-- START OF Input for this task --

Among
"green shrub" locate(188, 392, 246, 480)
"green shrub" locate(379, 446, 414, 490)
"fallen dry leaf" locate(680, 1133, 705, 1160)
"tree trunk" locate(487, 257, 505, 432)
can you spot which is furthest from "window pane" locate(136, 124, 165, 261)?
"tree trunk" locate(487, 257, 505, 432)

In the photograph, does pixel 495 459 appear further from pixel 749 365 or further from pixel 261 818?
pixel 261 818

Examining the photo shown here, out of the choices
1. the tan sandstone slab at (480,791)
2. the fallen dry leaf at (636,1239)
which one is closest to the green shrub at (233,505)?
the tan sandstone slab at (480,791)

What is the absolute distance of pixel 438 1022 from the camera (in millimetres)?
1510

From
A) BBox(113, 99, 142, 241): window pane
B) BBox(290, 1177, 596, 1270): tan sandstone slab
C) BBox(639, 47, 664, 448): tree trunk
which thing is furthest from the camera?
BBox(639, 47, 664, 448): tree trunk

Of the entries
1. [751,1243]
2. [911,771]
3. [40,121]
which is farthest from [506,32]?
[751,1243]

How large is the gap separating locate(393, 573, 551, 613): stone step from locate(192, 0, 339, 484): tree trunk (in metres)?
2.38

-- END OF Input for this task --
-- START OF Input for this task --

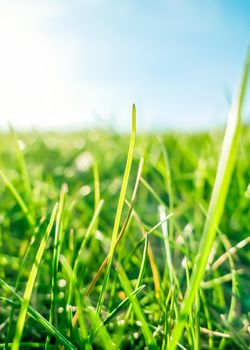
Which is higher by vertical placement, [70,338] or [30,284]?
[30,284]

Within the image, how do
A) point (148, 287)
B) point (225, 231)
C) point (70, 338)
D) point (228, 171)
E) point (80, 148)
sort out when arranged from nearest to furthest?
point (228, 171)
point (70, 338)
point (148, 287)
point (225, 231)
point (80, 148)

-- END OF Input for this task --

▸ **Task to carry out**: List every line in the records above that contains the string "trunk". Case counts.

▸ **Expected answer**:
"tree trunk" locate(487, 257, 505, 432)
"tree trunk" locate(487, 257, 505, 432)
C) BBox(639, 47, 664, 448): tree trunk
BBox(639, 47, 664, 448): tree trunk
How large is the gap separating locate(393, 573, 551, 613): stone step from locate(192, 0, 339, 484): tree trunk (in metres)?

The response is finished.